### Set exercise:
Render every entry exactly as it appears.

Stored entries
==========
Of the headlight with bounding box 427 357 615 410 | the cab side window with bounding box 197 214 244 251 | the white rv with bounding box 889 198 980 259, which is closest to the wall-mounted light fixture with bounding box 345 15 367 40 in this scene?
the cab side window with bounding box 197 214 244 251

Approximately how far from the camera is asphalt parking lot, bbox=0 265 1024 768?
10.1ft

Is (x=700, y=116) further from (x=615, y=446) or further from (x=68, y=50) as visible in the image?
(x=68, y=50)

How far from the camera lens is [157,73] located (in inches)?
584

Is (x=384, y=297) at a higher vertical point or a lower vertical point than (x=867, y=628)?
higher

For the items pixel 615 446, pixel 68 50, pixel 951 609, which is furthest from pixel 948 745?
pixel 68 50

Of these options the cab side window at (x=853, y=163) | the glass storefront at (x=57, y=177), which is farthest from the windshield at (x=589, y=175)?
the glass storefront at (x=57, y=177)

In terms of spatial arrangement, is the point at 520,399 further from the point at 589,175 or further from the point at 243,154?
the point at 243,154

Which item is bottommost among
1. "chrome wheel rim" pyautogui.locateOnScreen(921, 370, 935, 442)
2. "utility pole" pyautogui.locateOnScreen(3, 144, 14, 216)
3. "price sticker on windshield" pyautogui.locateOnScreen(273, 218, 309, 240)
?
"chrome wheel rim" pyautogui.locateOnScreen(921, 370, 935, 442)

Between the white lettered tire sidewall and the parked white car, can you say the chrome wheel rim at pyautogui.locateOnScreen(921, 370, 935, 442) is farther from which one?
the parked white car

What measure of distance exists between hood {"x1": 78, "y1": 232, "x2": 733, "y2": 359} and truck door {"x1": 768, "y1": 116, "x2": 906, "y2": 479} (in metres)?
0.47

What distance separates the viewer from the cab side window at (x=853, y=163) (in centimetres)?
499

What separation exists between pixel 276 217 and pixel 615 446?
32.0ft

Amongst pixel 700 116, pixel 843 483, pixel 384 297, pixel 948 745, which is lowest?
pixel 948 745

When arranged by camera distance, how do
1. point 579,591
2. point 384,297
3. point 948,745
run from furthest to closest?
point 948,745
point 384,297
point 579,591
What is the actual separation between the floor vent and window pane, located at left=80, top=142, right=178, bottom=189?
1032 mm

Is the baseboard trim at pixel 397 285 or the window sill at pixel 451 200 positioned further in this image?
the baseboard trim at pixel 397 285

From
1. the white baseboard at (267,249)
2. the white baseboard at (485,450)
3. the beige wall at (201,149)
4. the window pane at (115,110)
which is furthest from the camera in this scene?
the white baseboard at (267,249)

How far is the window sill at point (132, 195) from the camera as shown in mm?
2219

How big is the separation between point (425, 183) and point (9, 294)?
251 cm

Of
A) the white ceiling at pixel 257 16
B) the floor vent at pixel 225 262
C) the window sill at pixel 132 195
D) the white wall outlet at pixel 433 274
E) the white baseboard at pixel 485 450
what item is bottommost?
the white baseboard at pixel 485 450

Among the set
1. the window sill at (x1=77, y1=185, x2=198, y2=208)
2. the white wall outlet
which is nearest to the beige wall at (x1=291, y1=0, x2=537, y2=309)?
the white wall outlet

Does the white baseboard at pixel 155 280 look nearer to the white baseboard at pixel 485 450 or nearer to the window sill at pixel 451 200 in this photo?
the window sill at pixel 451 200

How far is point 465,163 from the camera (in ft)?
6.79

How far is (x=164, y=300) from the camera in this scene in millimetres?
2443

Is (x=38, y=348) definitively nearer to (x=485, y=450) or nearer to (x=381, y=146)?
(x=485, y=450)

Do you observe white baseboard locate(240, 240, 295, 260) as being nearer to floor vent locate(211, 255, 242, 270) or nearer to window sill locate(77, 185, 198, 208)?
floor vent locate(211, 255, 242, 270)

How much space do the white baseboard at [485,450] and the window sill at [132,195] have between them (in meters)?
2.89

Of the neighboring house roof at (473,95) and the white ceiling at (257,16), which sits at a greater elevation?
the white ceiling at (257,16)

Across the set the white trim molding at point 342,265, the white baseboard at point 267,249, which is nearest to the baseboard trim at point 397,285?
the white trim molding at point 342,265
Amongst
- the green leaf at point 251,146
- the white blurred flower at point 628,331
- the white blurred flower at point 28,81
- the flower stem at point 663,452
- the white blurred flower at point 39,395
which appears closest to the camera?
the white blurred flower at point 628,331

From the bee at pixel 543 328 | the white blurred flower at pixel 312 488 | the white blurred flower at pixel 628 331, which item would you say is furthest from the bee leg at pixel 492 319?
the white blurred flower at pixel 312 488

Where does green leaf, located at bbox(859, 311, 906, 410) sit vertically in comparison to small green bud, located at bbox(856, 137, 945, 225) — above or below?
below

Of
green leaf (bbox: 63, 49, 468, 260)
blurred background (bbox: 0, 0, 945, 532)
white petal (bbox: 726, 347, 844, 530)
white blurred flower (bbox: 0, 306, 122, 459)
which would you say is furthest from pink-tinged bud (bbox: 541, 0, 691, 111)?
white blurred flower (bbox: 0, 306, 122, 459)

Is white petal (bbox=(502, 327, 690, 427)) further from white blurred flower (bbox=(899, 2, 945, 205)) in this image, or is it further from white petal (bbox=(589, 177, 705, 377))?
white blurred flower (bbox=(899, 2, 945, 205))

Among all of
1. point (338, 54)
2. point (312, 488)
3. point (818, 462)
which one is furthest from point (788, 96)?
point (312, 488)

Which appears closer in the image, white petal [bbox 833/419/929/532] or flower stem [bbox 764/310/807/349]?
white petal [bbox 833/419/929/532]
==========
### Task answer:
Of the headlight with bounding box 427 357 615 410 | the cab side window with bounding box 197 214 244 251 | the white rv with bounding box 889 198 980 259, which is closest to the wall-mounted light fixture with bounding box 345 15 367 40 in this scene?
the cab side window with bounding box 197 214 244 251

Approximately how far from the camera is asphalt parking lot, bbox=0 265 1024 768?
10.1ft

Is (x=700, y=116) further from (x=615, y=446) or further from (x=68, y=50) as visible in the image?
(x=68, y=50)

How far from the camera lens is [157,73] located (in inches)?
584

Is (x=384, y=297) at a higher vertical point or a lower vertical point than (x=867, y=628)?
higher

For the items pixel 615 446, pixel 68 50, pixel 951 609, which is furthest from pixel 948 745?
pixel 68 50

Of these options the cab side window at (x=853, y=163) | the glass storefront at (x=57, y=177), which is farthest from the windshield at (x=589, y=175)?
the glass storefront at (x=57, y=177)

In terms of spatial arrangement, is the point at 520,399 further from the point at 589,175 or further from the point at 243,154?
the point at 243,154

Which item is bottommost among
1. "chrome wheel rim" pyautogui.locateOnScreen(921, 370, 935, 442)
2. "utility pole" pyautogui.locateOnScreen(3, 144, 14, 216)
3. "price sticker on windshield" pyautogui.locateOnScreen(273, 218, 309, 240)
?
"chrome wheel rim" pyautogui.locateOnScreen(921, 370, 935, 442)

Between the white lettered tire sidewall and the parked white car, can you say the chrome wheel rim at pyautogui.locateOnScreen(921, 370, 935, 442) is farther from which one?
the parked white car

What measure of distance exists between hood {"x1": 78, "y1": 232, "x2": 733, "y2": 359} and truck door {"x1": 768, "y1": 116, "x2": 906, "y2": 479} (in metres)?
0.47

What distance separates the viewer from the cab side window at (x=853, y=163) (in centimetres)?
499

What separation exists between pixel 276 217 and pixel 615 446?
32.0ft

Amongst pixel 700 116, pixel 843 483, pixel 384 297, pixel 948 745, which is lowest?
pixel 948 745

When arranged by camera distance, how do
1. point 579,591
2. point 384,297
3. point 948,745
run from furthest to closest?
point 948,745
point 384,297
point 579,591
What is the actual separation between the floor vent and window pane, located at left=80, top=142, right=178, bottom=189?
1032 mm

Is the baseboard trim at pixel 397 285 or the window sill at pixel 451 200 positioned further in this image?
the baseboard trim at pixel 397 285

From
1. the white baseboard at (267,249)
2. the white baseboard at (485,450)
3. the beige wall at (201,149)
4. the window pane at (115,110)
which is furthest from the camera in this scene?
the white baseboard at (267,249)

How far is the window sill at point (132, 195) from the camera as shown in mm?
2219

How big is the separation between point (425, 183) and point (9, 294)?
251 cm

Of
A) the white ceiling at pixel 257 16
B) the floor vent at pixel 225 262
C) the window sill at pixel 132 195
D) the white wall outlet at pixel 433 274
E) the white baseboard at pixel 485 450
what item is bottommost?
the white baseboard at pixel 485 450

Among the set
1. the window sill at (x1=77, y1=185, x2=198, y2=208)
2. the white wall outlet
which is nearest to the beige wall at (x1=291, y1=0, x2=537, y2=309)?
the white wall outlet

Does the white baseboard at pixel 155 280 look nearer to the white baseboard at pixel 485 450 or nearer to the window sill at pixel 451 200 in this photo?
the window sill at pixel 451 200

How far is point 465,163 from the camera (in ft)?
6.79

How far is (x=164, y=300) from the camera in this scene in millimetres?
2443

Is (x=38, y=348) definitively nearer to (x=485, y=450) or nearer to (x=381, y=146)?
(x=485, y=450)

Do you observe white baseboard locate(240, 240, 295, 260) as being nearer to floor vent locate(211, 255, 242, 270) or nearer to window sill locate(77, 185, 198, 208)?
floor vent locate(211, 255, 242, 270)

How much space do the white baseboard at [485,450] and the window sill at [132,195] have between them (in meters)?
2.89

Of the neighboring house roof at (473,95) and the white ceiling at (257,16), which sits at a greater elevation?
the white ceiling at (257,16)

Across the set the white trim molding at point 342,265, the white baseboard at point 267,249, which is nearest to the baseboard trim at point 397,285?
the white trim molding at point 342,265
Amongst
- the green leaf at point 251,146
- the white blurred flower at point 628,331
- the white blurred flower at point 28,81
- the flower stem at point 663,452
- the white blurred flower at point 39,395
which appears closest to the camera?
the white blurred flower at point 628,331

From the bee at pixel 543 328 | the white blurred flower at pixel 312 488 | the white blurred flower at pixel 628 331, which item would you say is furthest from the bee leg at pixel 492 319?
the white blurred flower at pixel 312 488

Where does green leaf, located at bbox(859, 311, 906, 410) sit vertically in comparison to small green bud, located at bbox(856, 137, 945, 225) — above or below?
below

Of
green leaf (bbox: 63, 49, 468, 260)
blurred background (bbox: 0, 0, 945, 532)
white petal (bbox: 726, 347, 844, 530)
white blurred flower (bbox: 0, 306, 122, 459)
which would you say is furthest from pink-tinged bud (bbox: 541, 0, 691, 111)?
white blurred flower (bbox: 0, 306, 122, 459)

Is white petal (bbox=(502, 327, 690, 427)) further from white blurred flower (bbox=(899, 2, 945, 205)) in this image, or is it further from white petal (bbox=(589, 177, 705, 377))?
white blurred flower (bbox=(899, 2, 945, 205))

Among all of
1. point (338, 54)
2. point (312, 488)
3. point (818, 462)
which one is furthest from point (788, 96)?
point (312, 488)

Which appears closer in the image, white petal [bbox 833/419/929/532] or flower stem [bbox 764/310/807/349]?
white petal [bbox 833/419/929/532]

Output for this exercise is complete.